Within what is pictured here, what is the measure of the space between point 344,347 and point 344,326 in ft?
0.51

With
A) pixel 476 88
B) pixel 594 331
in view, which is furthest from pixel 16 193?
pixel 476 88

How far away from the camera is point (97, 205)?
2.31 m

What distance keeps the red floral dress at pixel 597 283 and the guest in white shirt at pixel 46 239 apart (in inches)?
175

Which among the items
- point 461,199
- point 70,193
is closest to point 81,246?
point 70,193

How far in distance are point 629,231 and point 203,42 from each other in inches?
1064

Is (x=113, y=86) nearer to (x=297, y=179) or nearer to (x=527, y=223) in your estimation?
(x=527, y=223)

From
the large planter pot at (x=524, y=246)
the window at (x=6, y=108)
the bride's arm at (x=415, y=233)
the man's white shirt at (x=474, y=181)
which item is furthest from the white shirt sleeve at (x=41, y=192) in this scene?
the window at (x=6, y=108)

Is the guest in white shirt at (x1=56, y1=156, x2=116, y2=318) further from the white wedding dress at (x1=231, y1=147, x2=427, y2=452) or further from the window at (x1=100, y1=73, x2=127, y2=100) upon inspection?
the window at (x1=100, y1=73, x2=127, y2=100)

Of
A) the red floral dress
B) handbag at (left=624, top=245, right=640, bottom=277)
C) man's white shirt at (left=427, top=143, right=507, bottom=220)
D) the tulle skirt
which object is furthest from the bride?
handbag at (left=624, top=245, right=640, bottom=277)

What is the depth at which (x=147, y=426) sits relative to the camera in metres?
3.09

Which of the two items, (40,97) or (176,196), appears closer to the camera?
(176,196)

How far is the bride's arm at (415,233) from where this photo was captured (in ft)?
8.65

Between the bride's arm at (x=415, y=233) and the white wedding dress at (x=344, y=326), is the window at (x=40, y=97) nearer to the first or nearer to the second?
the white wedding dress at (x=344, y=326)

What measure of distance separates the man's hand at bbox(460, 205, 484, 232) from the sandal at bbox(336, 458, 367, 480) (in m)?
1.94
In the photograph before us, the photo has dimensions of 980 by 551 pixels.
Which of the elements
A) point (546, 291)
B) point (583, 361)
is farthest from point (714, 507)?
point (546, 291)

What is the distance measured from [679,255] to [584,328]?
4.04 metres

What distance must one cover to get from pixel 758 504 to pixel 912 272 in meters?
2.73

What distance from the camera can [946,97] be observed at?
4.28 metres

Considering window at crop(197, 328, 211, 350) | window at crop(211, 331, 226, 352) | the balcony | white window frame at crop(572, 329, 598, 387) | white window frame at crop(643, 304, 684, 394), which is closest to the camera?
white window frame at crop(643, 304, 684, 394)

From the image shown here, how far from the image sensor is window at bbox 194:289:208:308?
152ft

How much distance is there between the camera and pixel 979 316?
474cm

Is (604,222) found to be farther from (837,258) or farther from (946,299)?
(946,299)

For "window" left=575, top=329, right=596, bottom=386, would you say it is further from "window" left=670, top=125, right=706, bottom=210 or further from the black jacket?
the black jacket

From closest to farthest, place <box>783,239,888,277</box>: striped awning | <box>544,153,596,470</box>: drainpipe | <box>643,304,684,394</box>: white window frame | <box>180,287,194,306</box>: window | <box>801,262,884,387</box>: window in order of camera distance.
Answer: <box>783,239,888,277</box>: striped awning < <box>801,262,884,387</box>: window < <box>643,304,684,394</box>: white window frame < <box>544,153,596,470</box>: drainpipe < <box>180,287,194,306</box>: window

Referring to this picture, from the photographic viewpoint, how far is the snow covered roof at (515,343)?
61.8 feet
____
Output every entry shown above, exactly.

Within what is pictured here, what is the measure of the space between point 344,347 and point 344,326 in ft?
0.51

With
A) pixel 476 88
B) pixel 594 331
in view, which is furthest from pixel 16 193?
pixel 476 88

How far away from the camera is point (97, 205)?
2.31 m

What distance keeps the red floral dress at pixel 597 283 and the guest in white shirt at pixel 46 239 apart (in inches)?
175

Which among the items
- point 461,199
- point 70,193
is closest to point 81,246?
point 70,193

How far in distance are point 629,231 and point 203,42 from each other in inches?
1064

Is (x=113, y=86) nearer to (x=297, y=179) or nearer to (x=527, y=223) in your estimation?
(x=527, y=223)

From
the large planter pot at (x=524, y=246)
the window at (x=6, y=108)
the bride's arm at (x=415, y=233)
the man's white shirt at (x=474, y=181)
which item is furthest from the white shirt sleeve at (x=41, y=192) in this scene?
the window at (x=6, y=108)

Is the guest in white shirt at (x1=56, y1=156, x2=116, y2=318) further from the white wedding dress at (x1=231, y1=147, x2=427, y2=452) or further from the window at (x1=100, y1=73, x2=127, y2=100) upon inspection?
the window at (x1=100, y1=73, x2=127, y2=100)

Of
A) the red floral dress
B) handbag at (left=624, top=245, right=640, bottom=277)
C) man's white shirt at (left=427, top=143, right=507, bottom=220)
D) the tulle skirt
which object is furthest from the bride?
handbag at (left=624, top=245, right=640, bottom=277)

What is the depth at which (x=147, y=426) sits relative to the camera in metres?
3.09

Which of the two items, (40,97) or (176,196), appears closer to the camera?
(176,196)

How far is the bride's arm at (415,233) from where this photo was captured (in ft)?
8.65

Between the bride's arm at (x=415, y=233) and the white wedding dress at (x=344, y=326), is the window at (x=40, y=97) nearer to the first or nearer to the second?
the white wedding dress at (x=344, y=326)

What measure of distance separates the man's hand at bbox(460, 205, 484, 232) from the sandal at bbox(336, 458, 367, 480) (in m)?
1.94
In the photograph before us, the photo has dimensions of 980 by 551 pixels.
Which of the elements
A) point (546, 291)
B) point (583, 361)
is farthest from point (714, 507)?
point (546, 291)

What is the distance measured from [679,255] to [584,328]?
4.04 metres

What distance must one cover to get from pixel 758 504 to pixel 912 272 in meters?
2.73

What distance from the camera can [946,97] be observed at?
4.28 metres

Considering window at crop(197, 328, 211, 350) | window at crop(211, 331, 226, 352) | the balcony | white window frame at crop(572, 329, 598, 387) | white window frame at crop(643, 304, 684, 394), which is closest to the camera?
white window frame at crop(643, 304, 684, 394)

From the image shown here, how far from the image sensor is window at bbox 194:289:208:308?
152ft

How much distance is there between the camera and pixel 979 316?
474cm

Is (604,222) found to be farther from (837,258) or farther from (946,299)?
(946,299)

For "window" left=575, top=329, right=596, bottom=386, would you say it is further from "window" left=670, top=125, right=706, bottom=210 or further from the black jacket?
the black jacket

From closest to farthest, place <box>783,239,888,277</box>: striped awning | <box>544,153,596,470</box>: drainpipe | <box>643,304,684,394</box>: white window frame | <box>180,287,194,306</box>: window | <box>801,262,884,387</box>: window in order of camera distance.
Answer: <box>783,239,888,277</box>: striped awning < <box>801,262,884,387</box>: window < <box>643,304,684,394</box>: white window frame < <box>544,153,596,470</box>: drainpipe < <box>180,287,194,306</box>: window

Referring to this picture, from the photographic viewpoint, how far is the snow covered roof at (515,343)?
61.8 feet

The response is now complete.